Solver time (in seconds) for 100 CG iterations on LUMI using up to 1024 AMD MI250X GCDs. Times are shown for 1) PETSc, 2) aCG with GPU-aware MPI and 3) aCG with RCCL. The linear system in this example is from a finite element method for solving Poisson’s equation on a 3D unstructured, tetrahedral mesh of a simple geometry.
Solver time (in seconds) for 100 CG iterations on Leonardo using up to 1024 Nvidia A100 GPUs. Times are shown for 1) PETSc, 2) aCG with GPU-aware MPI, 3) aCG with NCCL, and 4) aCG with NVSHMEM (device-initiated communication). The linear system in this example is from a finite element method for solving Poisson’s equation on a 3D unstructured, tetrahedral mesh of a simple geometry.

Challenge

Communication and synchronization latencies that are prevalent in large-scale GPU-based supercomputers constitute a major challenge to software implementations that aim to efficiently use a large number of GPUs.
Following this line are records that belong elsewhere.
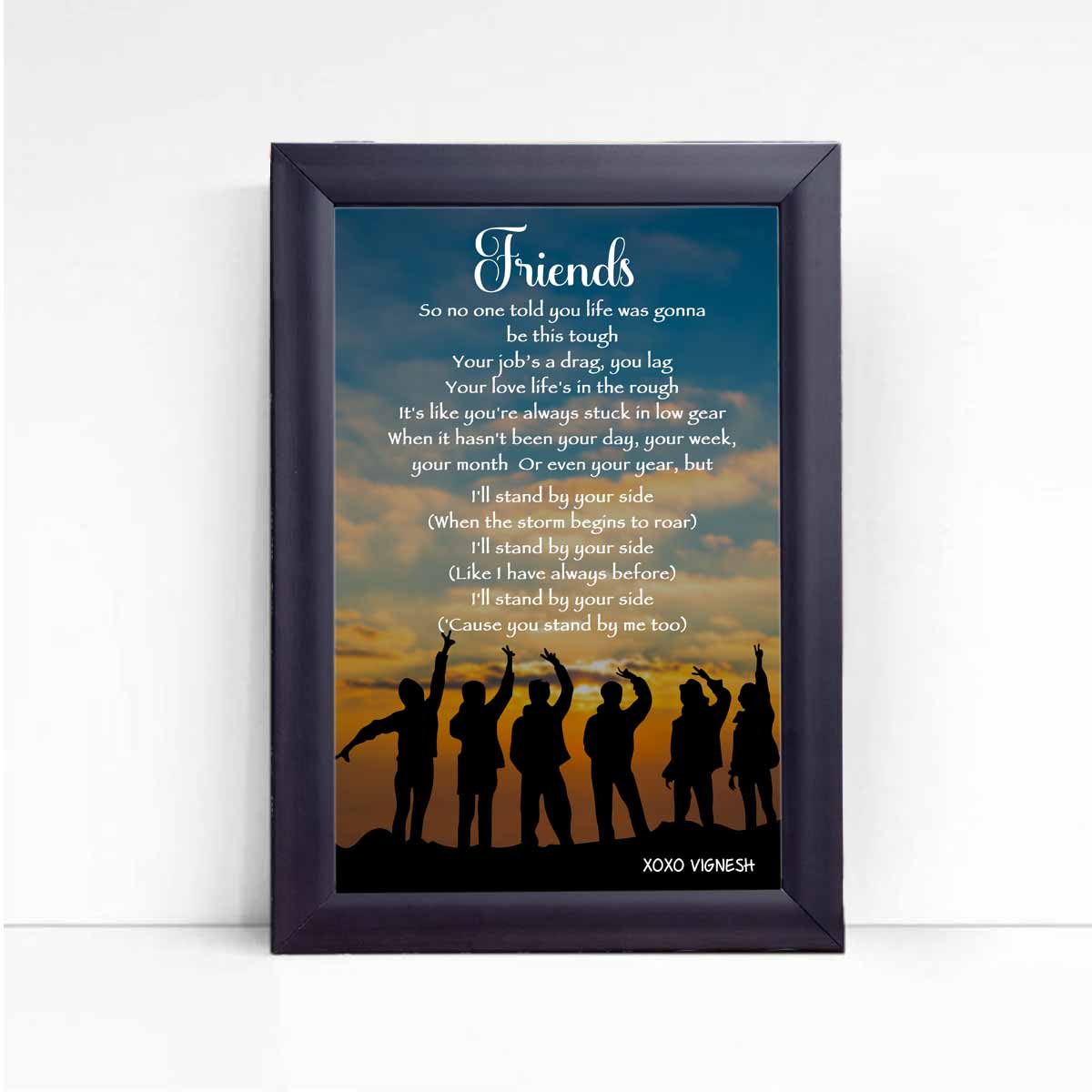 Personalised Friendship day Poster Frame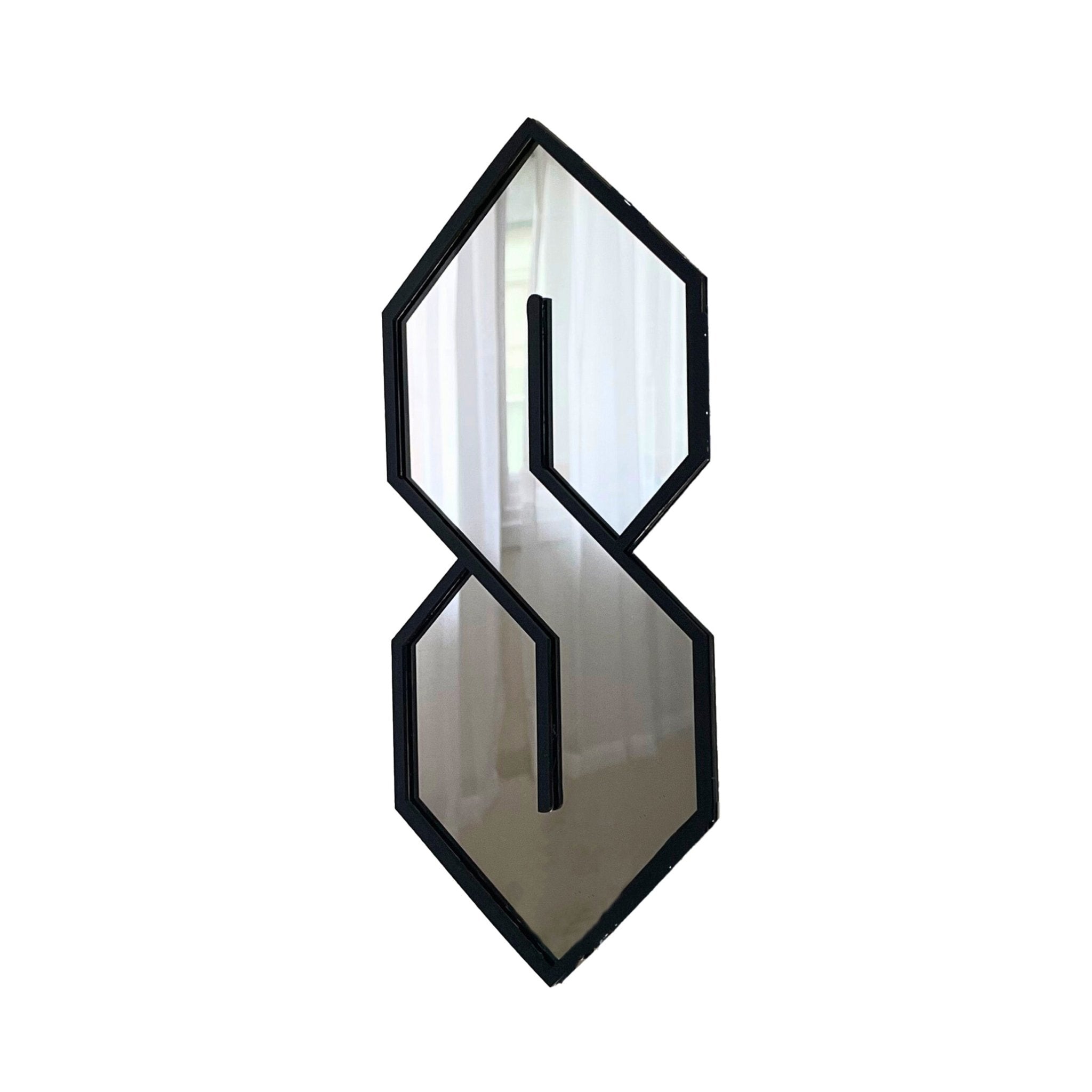 Super S Mirror: Y2K Acrylic Gallery Wall Hanging Decor - by MirrorPop. Handmade acrylic art.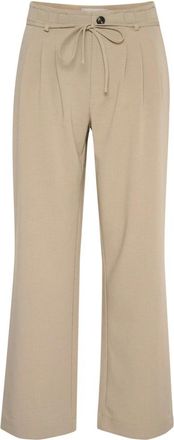 Karen by Simonsen Geroosterde Cashew Loszittende Broek - Dames - Wijde Broeken - Grijs - M - Broeken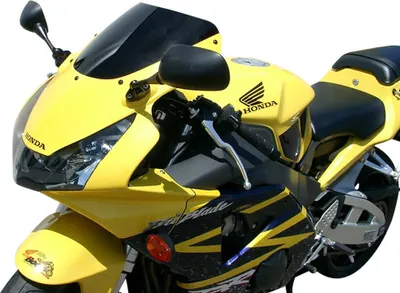 Image de Pare-brise moto MRA HONDA CBR 900 RR, SC50, 2002-, forme O, teinté
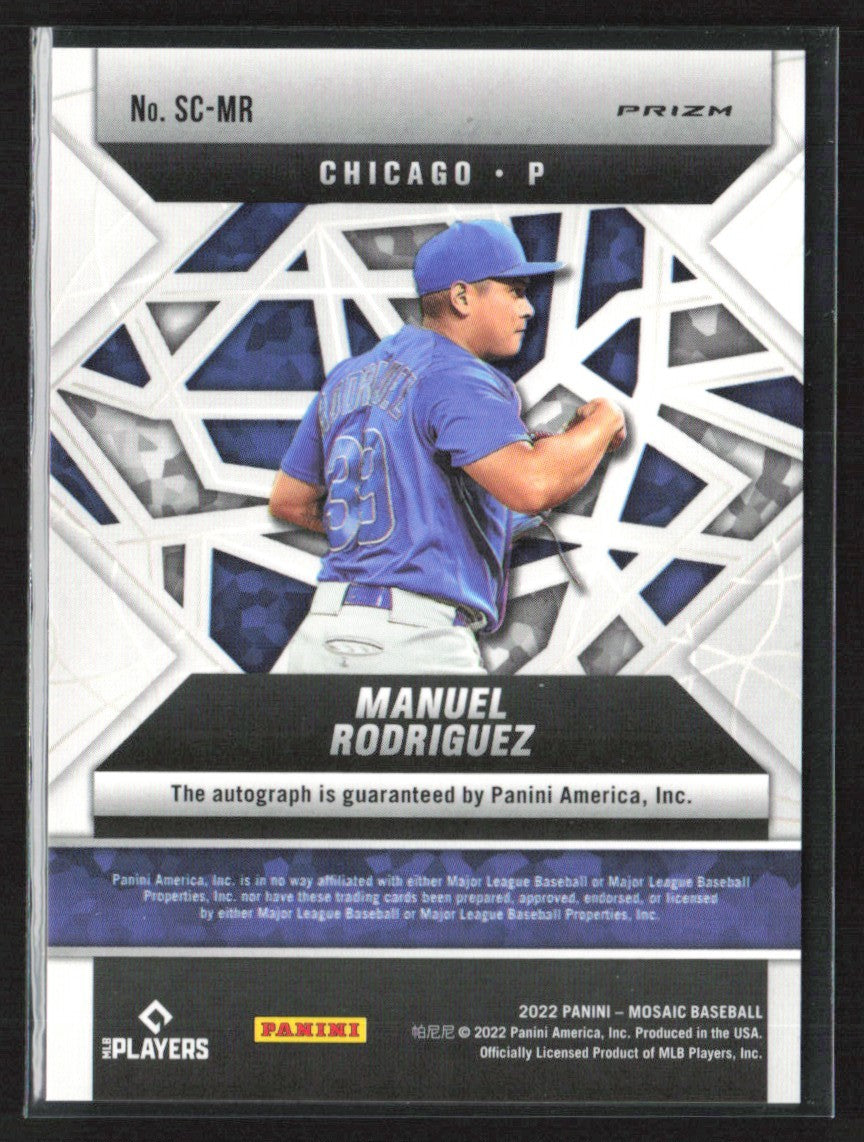 Manuel Rodriguez 2022 Panini Mosaic Scripts AUTO #SC-MR Chicago Cubs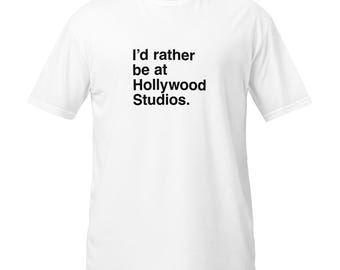 I'd rather be at Hollywood Studios.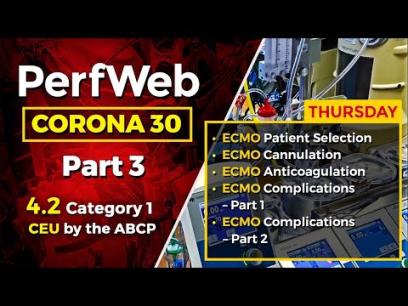 CORONA 30 ECMO patient selection, ECMO anticoagulation, ECMO cannulation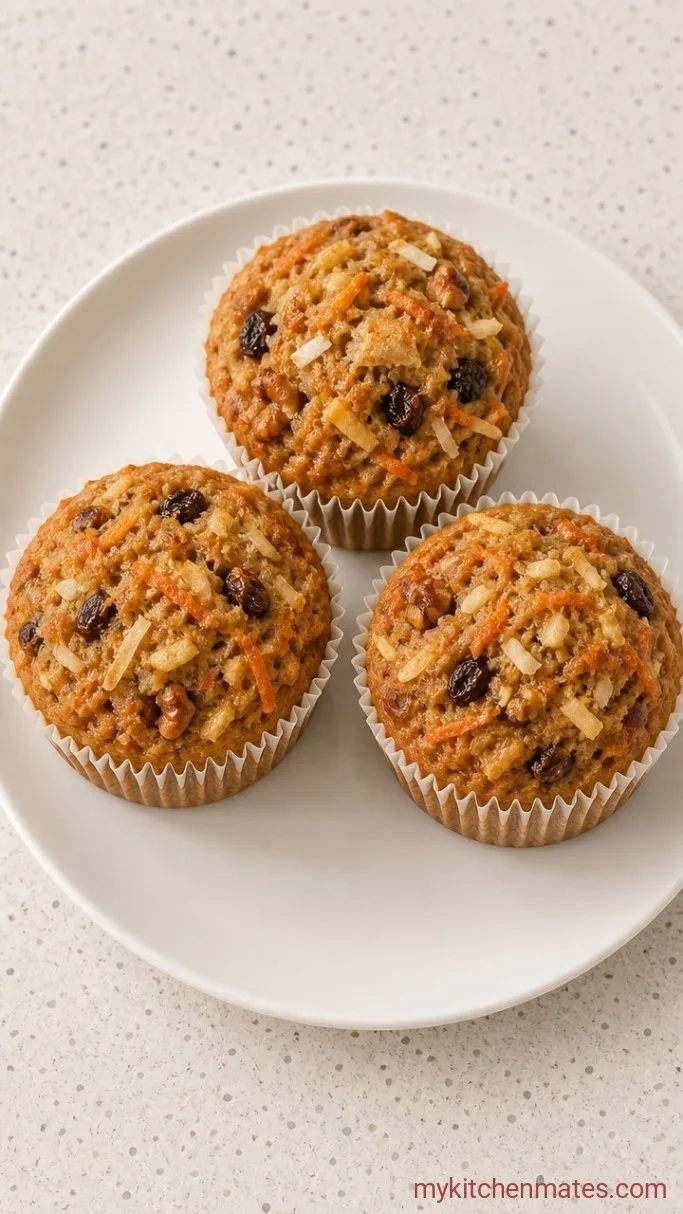 Moist Gluten Free Morning Glory Muffins (One Bowl) Step 5: Cool and Serve the Muffins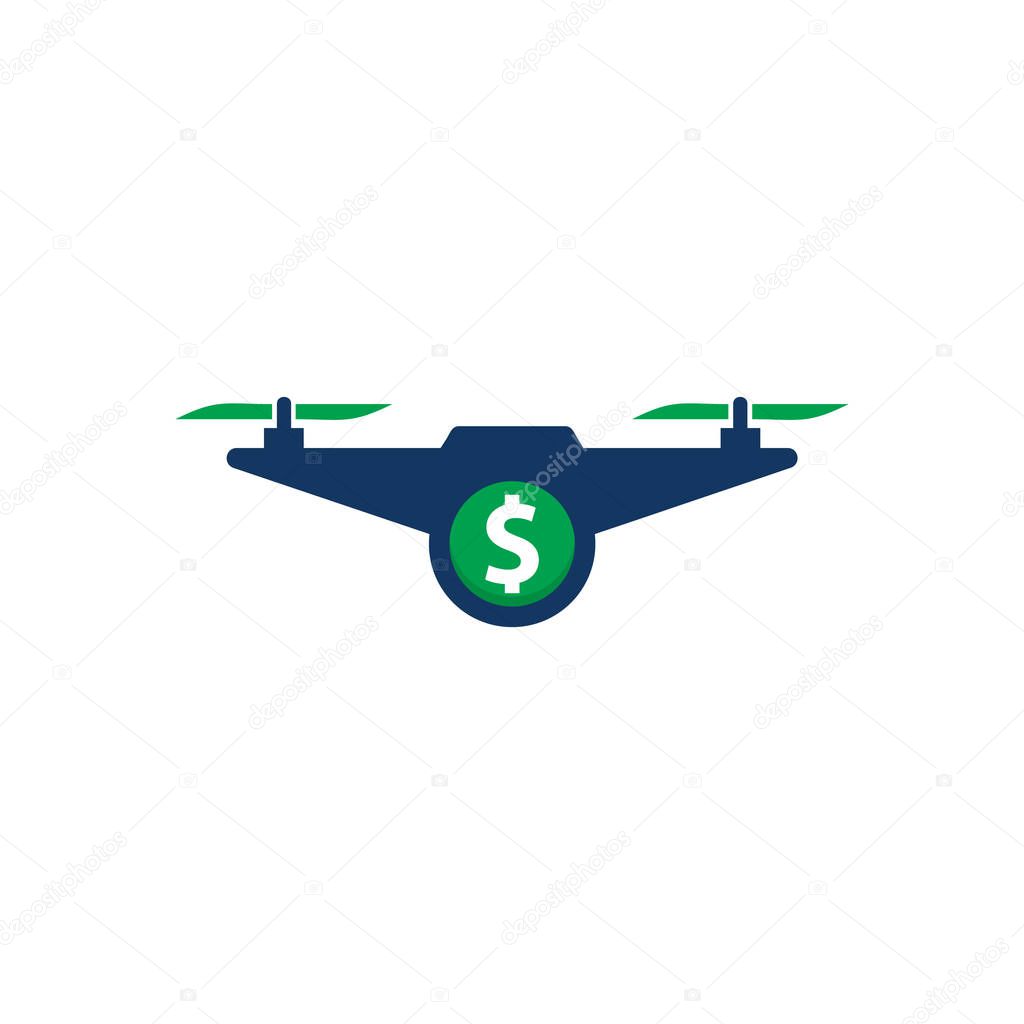 Drone Money Logo Icon Design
The situation is particularly severe when parallelizing iterative solvers of sparse linear systems, because the computational intensity of these solvers is low, making the impact of inter-GPU communication overhead more pronounced than for other types of computation. At the same time, new communication libraries that specifically target multi-GPU platforms, such as Nvidia’s NCCL and NVSHMEM libraries, have arrived. Although these new communication libraries were originally intended for machine learning workloads, their applicability for parallelizing iterative solvers warrants a careful investigation, with respect to both performance and programmability. This innovation study chose to investigate the CG solver, the most well-known example in the class of Krylov subspace solvers. Specifically, three types of communication libraries were used to implement multi-GPU CG solvers: GPU-aware MPI, Nvidia’s NCCL or AMD’s RCCL, and Nvidia’s NVSHMEM.


Research Topic

The innovation study investigated various communication libraries that target multi-GPU clusters, in the context of implementing the conjugate gradient (CG) method for iteratively solving huge-scale, sparse systems of linear algebraic equations. The purpose is to provide various multi-GPU oriented implementations of CG, so that domain scientists can choose the best-performant CG implementation for different scenarios of the GPU architecture, network topology, and sparse linear system at hand.


Solution

Various code optimizations were adopted in the new multi-GPU implementations of CG to ensure their parallel scalability on GPU clusters. By eliminating unnecessary CPU-GPU data transfers and reducing synchronization points, our implementations using GPU-aware MPI outperformed their counterparts from the state-of-the-art linear-algebra library PETSc. For NCCL/RCCL, we ensured that fewer synchronizations occurred, realizing performance benefits over GPU-aware MPI. For one-sided communication provided by NVSHMEM, we developed a ‘monolithic’ implementation that directly uses GPU-initiated communication and device-side synchronization, so that the CPU host is minimally involved, reducing host-induced overheads. We also hand-coded the various computational steps inside the monolithic code, for which basic libraries such as cuSPARSE currently do not support GPU-initiated communication.